There are two sides to the story of 3D printing stocks.
Shares of industry stalwarts Stratasys and 3D Systems have fallen around 90% from their 2014 highs, struggling to hang onto gains as the coronavirus pandemic put a strain on consumer demand. In the meantime, competitors Proto Labs and Materialise NV have seen their stocks soar, up almost 75% and over 92% in the same time frame.
So, what gives?
Catherine Wood, the CEO and chief investment officer at Ark Invest, which runs an exchange-traded fund partly focused on 3D printing, says the group has seen an important divergence in recent years.
Currently, “it’s in the valley of despair,” she told CNBC’s “ETF Edge” on Monday. “Many stocks are down 80 to 90% from their highs because their focus was on the consumer space and not on the industrial space.”
Wood’s firm presides over the Ark Autonomous Technology & Robotics ETF (ARKQ), formerly known as the Industrial Innovation ETF. Its top holding is Tesla at 11% of the portfolio, followed by Proto Labs at 10%, education software company 2U at 8%, Stratasys at 6.5% and Materialise at 6%. ARKQ is up almost 17% year to date.
But there could be a new near-term catalyst for the space as the pandemic pressures industries like travel, Wood said.

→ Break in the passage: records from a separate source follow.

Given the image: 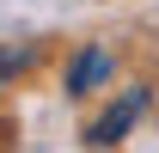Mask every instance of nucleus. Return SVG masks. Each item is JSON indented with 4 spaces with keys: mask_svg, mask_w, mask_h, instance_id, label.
Segmentation results:
<instances>
[{
    "mask_svg": "<svg viewBox=\"0 0 159 153\" xmlns=\"http://www.w3.org/2000/svg\"><path fill=\"white\" fill-rule=\"evenodd\" d=\"M147 110V92H129L116 104V110H104L98 123H92V129H86V147H116L122 135H129V123H135V116Z\"/></svg>",
    "mask_w": 159,
    "mask_h": 153,
    "instance_id": "obj_1",
    "label": "nucleus"
},
{
    "mask_svg": "<svg viewBox=\"0 0 159 153\" xmlns=\"http://www.w3.org/2000/svg\"><path fill=\"white\" fill-rule=\"evenodd\" d=\"M104 74H110V55H104V49H80L74 67H67V92H92Z\"/></svg>",
    "mask_w": 159,
    "mask_h": 153,
    "instance_id": "obj_2",
    "label": "nucleus"
},
{
    "mask_svg": "<svg viewBox=\"0 0 159 153\" xmlns=\"http://www.w3.org/2000/svg\"><path fill=\"white\" fill-rule=\"evenodd\" d=\"M31 61V49H0V74H12V67H25Z\"/></svg>",
    "mask_w": 159,
    "mask_h": 153,
    "instance_id": "obj_3",
    "label": "nucleus"
}]
</instances>
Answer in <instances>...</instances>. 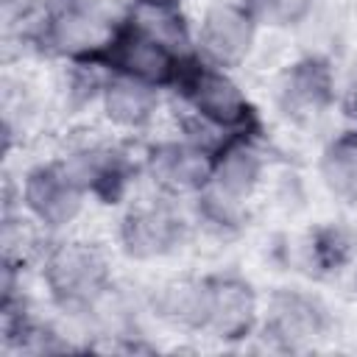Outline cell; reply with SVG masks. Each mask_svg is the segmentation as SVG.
<instances>
[{
  "label": "cell",
  "instance_id": "cell-16",
  "mask_svg": "<svg viewBox=\"0 0 357 357\" xmlns=\"http://www.w3.org/2000/svg\"><path fill=\"white\" fill-rule=\"evenodd\" d=\"M148 310L162 324L198 335L204 312V276H184L159 284L148 296Z\"/></svg>",
  "mask_w": 357,
  "mask_h": 357
},
{
  "label": "cell",
  "instance_id": "cell-15",
  "mask_svg": "<svg viewBox=\"0 0 357 357\" xmlns=\"http://www.w3.org/2000/svg\"><path fill=\"white\" fill-rule=\"evenodd\" d=\"M318 178L324 190L346 204L357 206V128L346 126L329 137L318 153Z\"/></svg>",
  "mask_w": 357,
  "mask_h": 357
},
{
  "label": "cell",
  "instance_id": "cell-11",
  "mask_svg": "<svg viewBox=\"0 0 357 357\" xmlns=\"http://www.w3.org/2000/svg\"><path fill=\"white\" fill-rule=\"evenodd\" d=\"M259 318H262L259 296L245 276L231 271L204 276V312H201L198 335L234 346L257 335Z\"/></svg>",
  "mask_w": 357,
  "mask_h": 357
},
{
  "label": "cell",
  "instance_id": "cell-17",
  "mask_svg": "<svg viewBox=\"0 0 357 357\" xmlns=\"http://www.w3.org/2000/svg\"><path fill=\"white\" fill-rule=\"evenodd\" d=\"M301 259L315 276H337L357 259V237L340 220L315 226L301 243Z\"/></svg>",
  "mask_w": 357,
  "mask_h": 357
},
{
  "label": "cell",
  "instance_id": "cell-21",
  "mask_svg": "<svg viewBox=\"0 0 357 357\" xmlns=\"http://www.w3.org/2000/svg\"><path fill=\"white\" fill-rule=\"evenodd\" d=\"M337 109H340L346 126L357 128V67L346 75L343 86L337 89Z\"/></svg>",
  "mask_w": 357,
  "mask_h": 357
},
{
  "label": "cell",
  "instance_id": "cell-22",
  "mask_svg": "<svg viewBox=\"0 0 357 357\" xmlns=\"http://www.w3.org/2000/svg\"><path fill=\"white\" fill-rule=\"evenodd\" d=\"M131 3H148V6H167V8H184L187 0H131Z\"/></svg>",
  "mask_w": 357,
  "mask_h": 357
},
{
  "label": "cell",
  "instance_id": "cell-13",
  "mask_svg": "<svg viewBox=\"0 0 357 357\" xmlns=\"http://www.w3.org/2000/svg\"><path fill=\"white\" fill-rule=\"evenodd\" d=\"M265 170L268 162L262 151V134H229L212 148V170L206 184L234 201L248 204L262 187Z\"/></svg>",
  "mask_w": 357,
  "mask_h": 357
},
{
  "label": "cell",
  "instance_id": "cell-18",
  "mask_svg": "<svg viewBox=\"0 0 357 357\" xmlns=\"http://www.w3.org/2000/svg\"><path fill=\"white\" fill-rule=\"evenodd\" d=\"M187 204H190L187 209H190L192 226L215 240H231L248 223V204L234 201L209 184L198 195H192Z\"/></svg>",
  "mask_w": 357,
  "mask_h": 357
},
{
  "label": "cell",
  "instance_id": "cell-1",
  "mask_svg": "<svg viewBox=\"0 0 357 357\" xmlns=\"http://www.w3.org/2000/svg\"><path fill=\"white\" fill-rule=\"evenodd\" d=\"M170 92L187 112L181 128L206 142H218L229 134H262V120L248 92L229 70L206 64L198 53L187 61Z\"/></svg>",
  "mask_w": 357,
  "mask_h": 357
},
{
  "label": "cell",
  "instance_id": "cell-10",
  "mask_svg": "<svg viewBox=\"0 0 357 357\" xmlns=\"http://www.w3.org/2000/svg\"><path fill=\"white\" fill-rule=\"evenodd\" d=\"M332 329V312L321 296L301 287H282L271 293L257 335L276 351H307Z\"/></svg>",
  "mask_w": 357,
  "mask_h": 357
},
{
  "label": "cell",
  "instance_id": "cell-14",
  "mask_svg": "<svg viewBox=\"0 0 357 357\" xmlns=\"http://www.w3.org/2000/svg\"><path fill=\"white\" fill-rule=\"evenodd\" d=\"M100 117L120 134H145L162 109V89L123 73H109L100 100Z\"/></svg>",
  "mask_w": 357,
  "mask_h": 357
},
{
  "label": "cell",
  "instance_id": "cell-7",
  "mask_svg": "<svg viewBox=\"0 0 357 357\" xmlns=\"http://www.w3.org/2000/svg\"><path fill=\"white\" fill-rule=\"evenodd\" d=\"M70 173L78 178L89 201L103 206H126L142 178V156H137L123 139L92 137L70 145L61 153Z\"/></svg>",
  "mask_w": 357,
  "mask_h": 357
},
{
  "label": "cell",
  "instance_id": "cell-12",
  "mask_svg": "<svg viewBox=\"0 0 357 357\" xmlns=\"http://www.w3.org/2000/svg\"><path fill=\"white\" fill-rule=\"evenodd\" d=\"M192 36L195 53L206 64L231 73L251 59L259 36V22L243 0H215L201 11Z\"/></svg>",
  "mask_w": 357,
  "mask_h": 357
},
{
  "label": "cell",
  "instance_id": "cell-8",
  "mask_svg": "<svg viewBox=\"0 0 357 357\" xmlns=\"http://www.w3.org/2000/svg\"><path fill=\"white\" fill-rule=\"evenodd\" d=\"M212 148L215 142H206L204 137L184 128L173 137L151 139L139 153L142 178L156 195L173 201H190L209 181Z\"/></svg>",
  "mask_w": 357,
  "mask_h": 357
},
{
  "label": "cell",
  "instance_id": "cell-9",
  "mask_svg": "<svg viewBox=\"0 0 357 357\" xmlns=\"http://www.w3.org/2000/svg\"><path fill=\"white\" fill-rule=\"evenodd\" d=\"M335 67L324 53L287 61L273 81V106L293 126H312L337 106Z\"/></svg>",
  "mask_w": 357,
  "mask_h": 357
},
{
  "label": "cell",
  "instance_id": "cell-19",
  "mask_svg": "<svg viewBox=\"0 0 357 357\" xmlns=\"http://www.w3.org/2000/svg\"><path fill=\"white\" fill-rule=\"evenodd\" d=\"M243 3L254 14L259 28H271V31L298 28L312 14V0H243Z\"/></svg>",
  "mask_w": 357,
  "mask_h": 357
},
{
  "label": "cell",
  "instance_id": "cell-20",
  "mask_svg": "<svg viewBox=\"0 0 357 357\" xmlns=\"http://www.w3.org/2000/svg\"><path fill=\"white\" fill-rule=\"evenodd\" d=\"M50 6L53 0H0V17L6 25V33L22 36Z\"/></svg>",
  "mask_w": 357,
  "mask_h": 357
},
{
  "label": "cell",
  "instance_id": "cell-3",
  "mask_svg": "<svg viewBox=\"0 0 357 357\" xmlns=\"http://www.w3.org/2000/svg\"><path fill=\"white\" fill-rule=\"evenodd\" d=\"M117 17H109L98 0H53V6L20 36L39 56L64 61L98 59L114 31Z\"/></svg>",
  "mask_w": 357,
  "mask_h": 357
},
{
  "label": "cell",
  "instance_id": "cell-2",
  "mask_svg": "<svg viewBox=\"0 0 357 357\" xmlns=\"http://www.w3.org/2000/svg\"><path fill=\"white\" fill-rule=\"evenodd\" d=\"M39 279L53 310L84 321L114 287L112 259L103 245L84 237H50L39 257Z\"/></svg>",
  "mask_w": 357,
  "mask_h": 357
},
{
  "label": "cell",
  "instance_id": "cell-23",
  "mask_svg": "<svg viewBox=\"0 0 357 357\" xmlns=\"http://www.w3.org/2000/svg\"><path fill=\"white\" fill-rule=\"evenodd\" d=\"M351 293L357 296V259H354V265H351Z\"/></svg>",
  "mask_w": 357,
  "mask_h": 357
},
{
  "label": "cell",
  "instance_id": "cell-4",
  "mask_svg": "<svg viewBox=\"0 0 357 357\" xmlns=\"http://www.w3.org/2000/svg\"><path fill=\"white\" fill-rule=\"evenodd\" d=\"M195 226L181 201L151 192L131 198L114 226V243L131 262H162L187 248Z\"/></svg>",
  "mask_w": 357,
  "mask_h": 357
},
{
  "label": "cell",
  "instance_id": "cell-6",
  "mask_svg": "<svg viewBox=\"0 0 357 357\" xmlns=\"http://www.w3.org/2000/svg\"><path fill=\"white\" fill-rule=\"evenodd\" d=\"M86 201L89 195L61 156L28 165L17 184V206L45 237L64 234L84 215Z\"/></svg>",
  "mask_w": 357,
  "mask_h": 357
},
{
  "label": "cell",
  "instance_id": "cell-5",
  "mask_svg": "<svg viewBox=\"0 0 357 357\" xmlns=\"http://www.w3.org/2000/svg\"><path fill=\"white\" fill-rule=\"evenodd\" d=\"M192 56L195 53H187V50L176 47L173 42L156 36L153 31L139 25L134 17L120 14L98 61L106 64L109 73H123V75L145 81L162 92L165 89L170 92Z\"/></svg>",
  "mask_w": 357,
  "mask_h": 357
}]
</instances>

Aircraft manufacturer Boeing has said that air travel could take up to three years to recover.
“Boeing and Airbus, their gross margins are in the 15-20% range,” Wood said. “Now that the FAA is approving it, 3D printing can cut those costs by up to 90% as well as lower the weight and form factors of the various parts in engines and shrink the number of parts. … Given the turmoil and trouble it’s in right now, [the aerospace industry] is going to seek out even more aggressively some of these new technologies that are going to help it get back to profitability.”
In short, “crisis creates opportunity, and that it is going to accelerate the demand for 3D printing,” Wood said — and that demand won’t just come from aerospace companies.
“There are many medical applications … that are going to submit to 3D printing because 3D printing allows for such incredible customization,” she said.
That could include artificial hips and knees, Wood said, adding that a majority of hearing aids are, in fact, 3D printed.
Automobile manufacturers could also soon turn to 3D printing in a big way as they run into demand issues, the CEO said.
“They are going to be turning to new technologies that are going to help them lower their costs, lower the fuel consumption in terms of weight and, ultimately, create different form factors,” Wood said. “We think that entire autos, ultimately, will be 3D printed.”
All this goes to show that not all industries are subject to weakness in the face of the pandemic, Jay Jacobs, head of research and strategy at Global X ETFs, said in the same “ETF Edge” interview.
“Investors are recognizing that disruptive technologies [are] not only not really harmed by what we’re seeing during Covid-19, they’re actually some of the biggest beneficiaries,” he said.
Jacobs cited his firm’s Global X Cloud Computing ETF (CLOU) as an example. CLOU has climbed nearly 23% this year.
“It’s holding companies that are facilitating video conferencing. It’s holding companies that are facilitating governments communicating with their local constituents about emergency response or companies communicating with their customers all through software, through the internet, through these different types of cloud infrastructure, and that is just how the world is working during this stay-at-home environment,” Jacobs said.
CLOU’s top holdings are Twilio at 6%, Everbridge at 5%, Zoom Video at 5%, Shopify at 5% and Coupa Software at 4%.
“We’re seeing a lot of interest in cloud and robotics right now, and cloud in particular. Cloud ETFs have brought in over $1 billion year to date with most of that money coming in just in April,” Jacobs said. “So, investors certainly realize that cloud computing has become really the key to the economy right now.”
ARKQ ended trading up less than 1% on Friday. CLOU rose nearly 2%.